After visiting the Visitors’ Center and saying goodbye to the dogs, head back onto the road and drive to Fairbanks. This 2 hour, 123-mile drive will set you up to spend a luxurious two and a half days exploring the Fairbanks area.
Day 4 & 5
Similarly to the Fairbanks’ visit described in the train itinerary, you can spend your fourth and fifth days on vacation exploring the many attractions in the Fairbanks area, including:
- LARS (Large Animal Research Station)
- The Museum of the North in Fairbanks
- Georgeson Botanical Gardens
- Morris Thompson Cultural & Visitors Center
- Pioneer Park
- Riverboat Discovery
On both nights, make sure to stay within the city limits. You’ll be able to more readily explore the city’s nightlife and seasonal attractions if you do.
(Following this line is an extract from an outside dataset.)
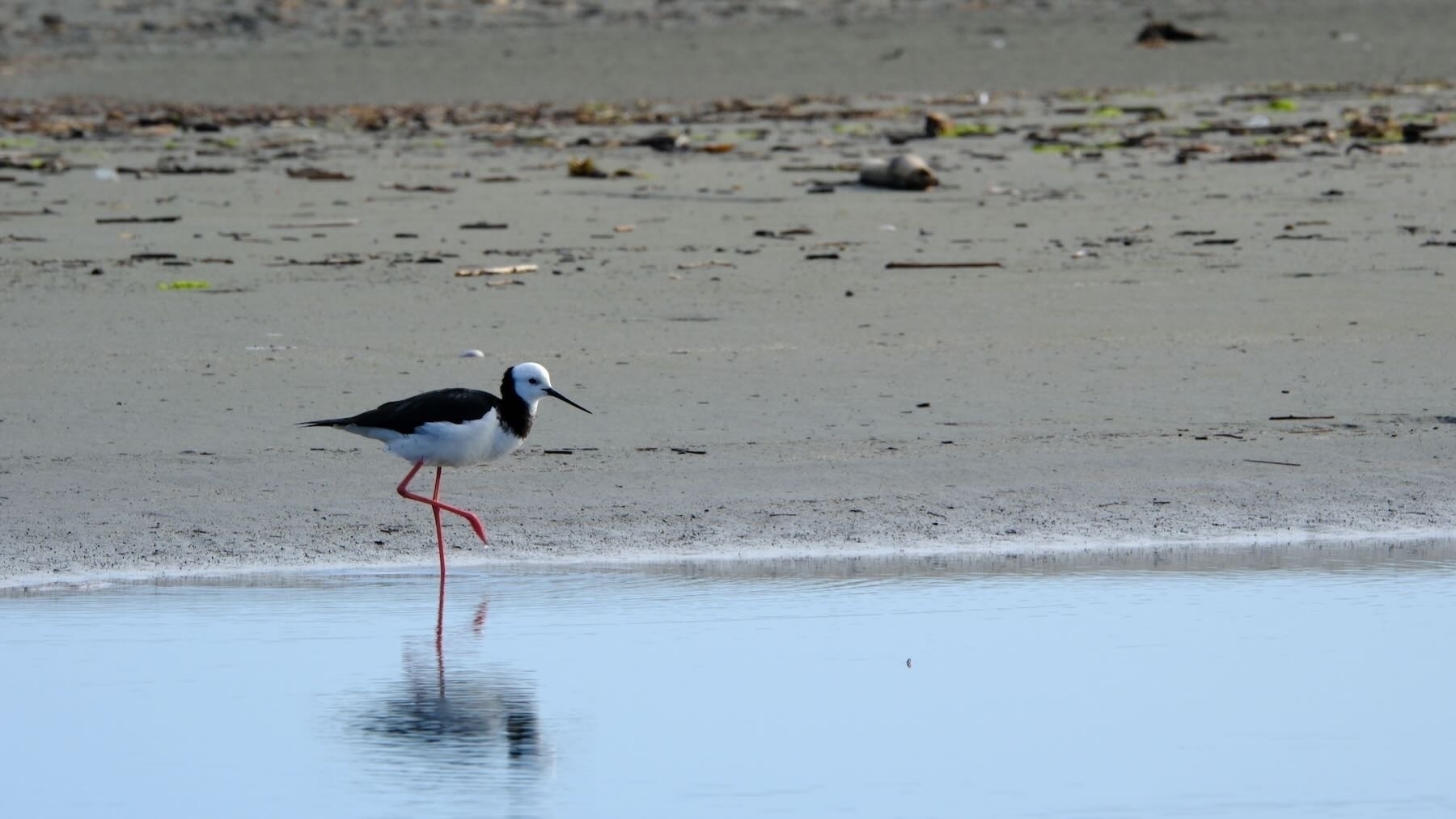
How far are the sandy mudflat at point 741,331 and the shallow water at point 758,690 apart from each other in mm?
478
On the last day of your visit, spend your morning visiting one or two of the attractions you missed on the previous days of your trip. Then, hit the road and head back to Anchorage. On average, the drive takes 6 hours, as you’ll have to make your way across 360.6 miles of Alaskan highway.
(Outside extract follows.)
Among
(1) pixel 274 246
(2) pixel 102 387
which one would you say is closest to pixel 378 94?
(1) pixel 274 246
Two-week Alaska Itinerary From Anchorage By Car
If you have more time on your hands this two-week Alaska itinerary will take you around the state’s most popular spots.
You can use the Kenai Peninsula Itinerary to schedule the first week of your Alaskan vacation.
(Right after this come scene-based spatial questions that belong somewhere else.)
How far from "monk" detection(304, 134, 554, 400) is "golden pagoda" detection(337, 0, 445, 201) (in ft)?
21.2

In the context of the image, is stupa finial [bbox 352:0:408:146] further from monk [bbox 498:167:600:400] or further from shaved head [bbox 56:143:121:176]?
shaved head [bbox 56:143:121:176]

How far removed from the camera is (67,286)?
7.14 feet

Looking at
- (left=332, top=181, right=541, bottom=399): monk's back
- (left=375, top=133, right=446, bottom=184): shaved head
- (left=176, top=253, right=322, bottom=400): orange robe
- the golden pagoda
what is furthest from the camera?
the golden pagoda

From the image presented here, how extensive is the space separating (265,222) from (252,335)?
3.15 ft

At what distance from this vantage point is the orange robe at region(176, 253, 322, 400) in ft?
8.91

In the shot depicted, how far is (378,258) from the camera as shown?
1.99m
Take care to divide the next five days of your trip between Denali and Fairbanks, as you would if following the aforementioned itinerary.
You’ll want to prepare the kids for the twelfth day of your trip. This day, you’ll be heading to the North Pole. A 17-minute, 13.5 mile drive away from Fairbanks, courtesy of AK-2 E, you’ll be able to do more than see this natural wonder in all of its beauty. You’ll also be able to dive into the history of St. Nicholas and Santa Claus.
If you can get the kids to calm down, eat lunch in Delta Junction and take advantage of the thematic boutiques in the area. At the end of the day, you can head back to lodgings in Fairbanks or settle down in the distant Glenallen. If you do want to head out of Fairbanks, Glenallen is a 4 hour and 13 minute drive away via AK-2 E and AK-4 S. Driving this extra 248 miles will help you get a jump on the next day’s activities.
If you haven’t already made your way over to Glenallen, then today is the day to do it. On your way, you’ll have the option to drive the McCarthy Road, which’ll take you right up to the gates of Wrangell St. Elias National Park. Do note, however, that McCarthy Road is a dirt road. If you’ve rented a car for your trip, you may want to forgo this visit.
Instead, you can drive over to Valdez. This scenic drive will take you through Alaska’s varying ecosystems, exposing you to as many chilled tundras as it will glistening forests. After your 2 hour, 120 mile drive, you’ll be able to visit the Solomon Hatchery, among Valdez’s many other local attractions.
At last, with the kids tuckered out, you can start your drive back to Anchorage. Make sure to head down the scenic Glenn Highway to get a final glimpse of America’s final frontier. The drive will take 5 and a quarter hours over 300 miles, but the views you’ll get are more than worth the time spent on the road.
Take Your Time and Enjoy the Beauty of Alaska
As you can see, there are a lot of great options for creating a memorable trip to Alaska and all she has to offer. Take your time to really appreciate the gorgeous land in all its glory!